When I post recipes that call of nutritional yeast, I frequently have people ask if they can make the dish without it. Nutritional yeast ads to the cheesy flavor of this recipe, so it's essential. Please don't skip it.
How to Make Vegan Cheese Sauce
This recipe is super easy!
- First, you boil the vegetables and cashews in a large pot on the stove.
- Then, you mix the vegetables together with the rest of the ingredients and water in blender until smooth and creamy. (I like to use my Blendtec for this step.)
- And finally, you heat it until it's warm and thickened to your desired consistency.
If you're avoiding cauliflower for some reason (Dennis has to avoid it because it causes gout flare-ups), you can use 2 cups of waxy potatoes, such as Yukon gold or red bliss.
If you're allergic to nuts, you can sunflower seeds instead of cashews.
Serving your Vegan Cheese Sauce
This Veggie-Packed Vegan Cheese Sauce is incredibly versatile.
- Mix with cooked pasta to make macaroni and cheese.
- Pour it over a loaded baked potato.
- Drizzle it over nachos.
- Add a few dollops to a sandwich or veggie burger.
- Top a taco with a few drizzles.
- Pour it over roasted vegetables.
- Use it as a dressing for Buddha bowls.
- Stir in hot peppers and spices and make a spicy dip!
- Use it to make my broccoli and rice casserole or potatoes au gratin.
Veggie-Packed Vegan Cheese Sauce
- 2 medium-sized carrots chopped (about a cup)
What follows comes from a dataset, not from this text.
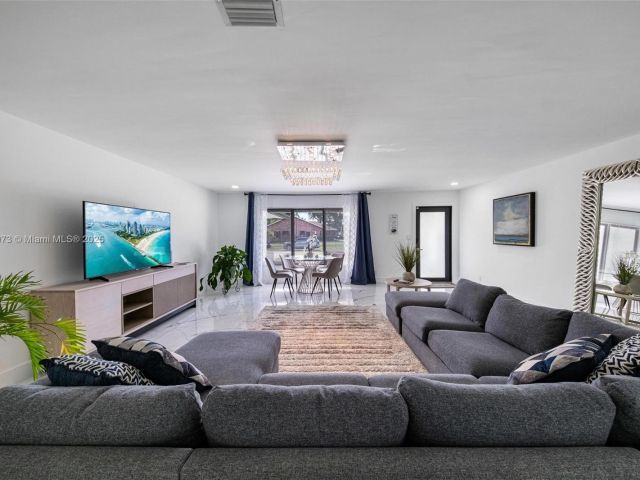 Продажа дома по адресу 2101 NW 14th Ave - фото 6233965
- 2 cups chopped cauliflower
- ¼ cup chopped onion
- ½ cup raw cashews
- ½ cup nutritional yeast
- 1 clove garlic
- 1 tablespoon lemon juice
- 1 tablespoon cornstarch
- 1 teaspoon Dijon mustard
- ½ teaspoon sea salt
- Place the carrots, onion, cauliflower, and cashews in a large pot. Fill it with enough water to cover the vegetables plus about two inches.
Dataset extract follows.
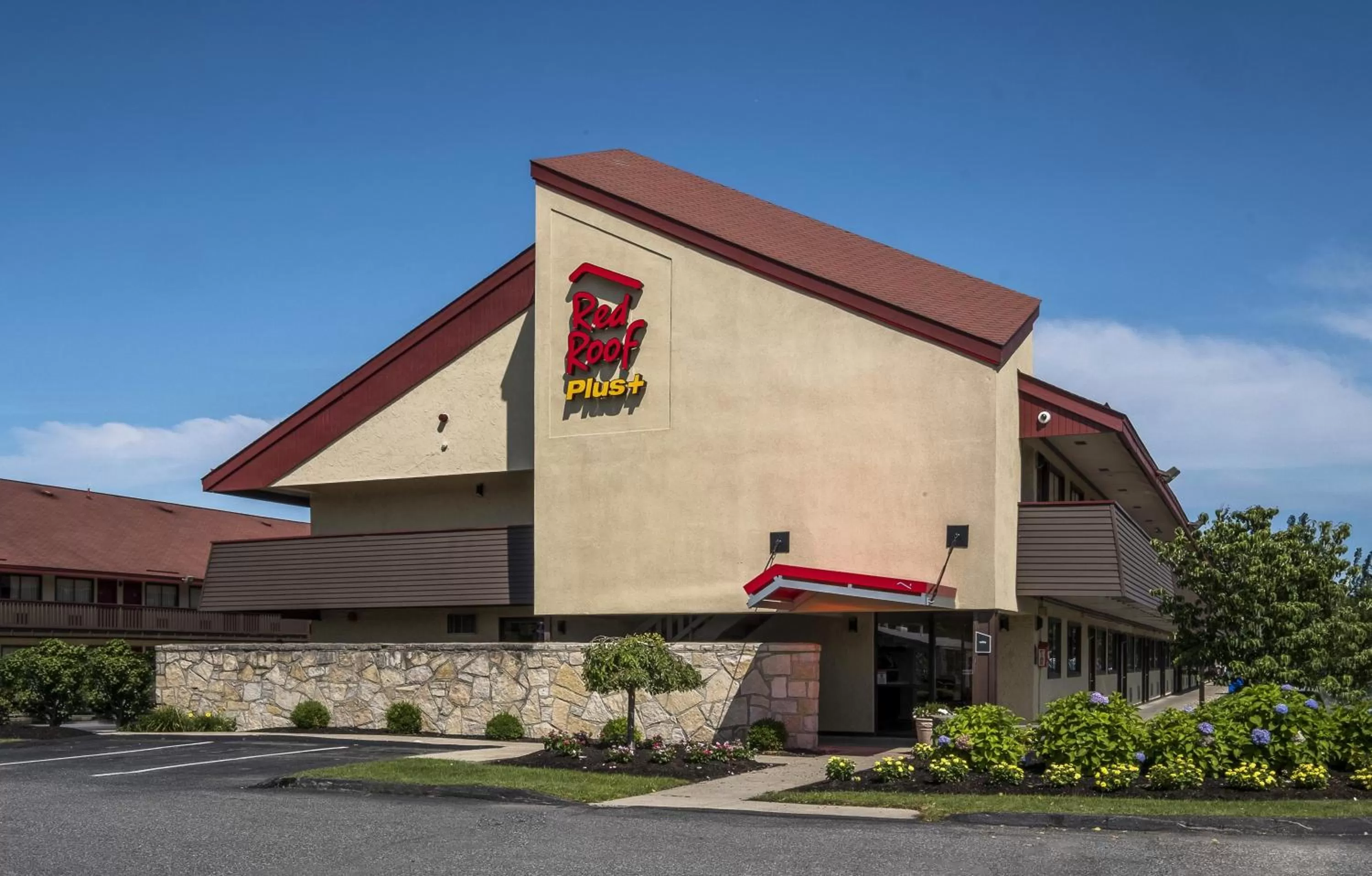 Property building in Red Roof Inn PLUS + Boston - Framingham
- Bring the water to a boil over medium-high heat and then reduce the heat and allow to simmer for about 15 minutes, or until the vegetables are fork tender.
- Drain the vegetables and save the water. Allow the vegetables to cool slightly and then place them in a high-speed blender or food processor along with the nutritional yeast, garlic, cornstarch, lemon juice, mustard, and salt. Add 2 cups of the reserved cooking water and blend until smooth and creamy. Add a little more water if the mixture is too thick. Keep in mind that it will thicken when it’s heated.
- Pour the sauce in a medium-sized sauce pan and place it over medium-high heat. Bring the sauce to a boil, reduce heat and allow to thicken slightly.
- Remove from heat. Mix cheese sauce in with pasta for macaroni and cheese, drizzle it over a baked potato, or add it to any dish that could use a little cheese goodness.
Use your cheese sauce to make these dishes
More vegan cheeses you might enjoy include
- My Go-To Cashew Cheese
- Tofu Feta
- Smoked Almond Cheddar from This Cheese Is Nuts! by Julie Piatt
- Garlic and Herb Cheese Spread
When I first went vegan, ages ago, I made a lot of cheese sauces with potatoes and carrots. Then came the roux based ones, then the cashew based ones. I still adore cashew cheese sauce, but lately I have been enjoying vegetable based ones again. I've made a few that have butternut pumpkin in them, but yet to make a cauliflower one! This looks great.
So interesting! I hadn't even heard of veggie-based cheese sauces until a few years ago.
Hi I really like the recipe for your cheeses sauce it sounds amazing but my husband is allergic to cashews can you recommend a replacement?
Hi, Stephanie! I've only made it with cashews, but I'm sure it would work with another nut. You might have to soak them first. You could also try omitting nuts, although it might not be as thick. Let me know how it goes!
I just used cooked white rice to substitute for the cashews. It worked perfectly. The flavor and consistency were amazing!
Hi, Rene! That's great to know! I'm so glad you liked it.
This was very easy and tasty. I did add a roasted red pepper, some miso and a pinch of tumeric for color. I skipped adding the extra water so I didn't need to thicken it up. I love that it is so nutritious and I don't feel guilty adding it to chickpea pasta. We also used it with a lentil chili.
Just wondering, can you freeze this?
I'm glad you liked it, Cathy! Yes, it does freeze.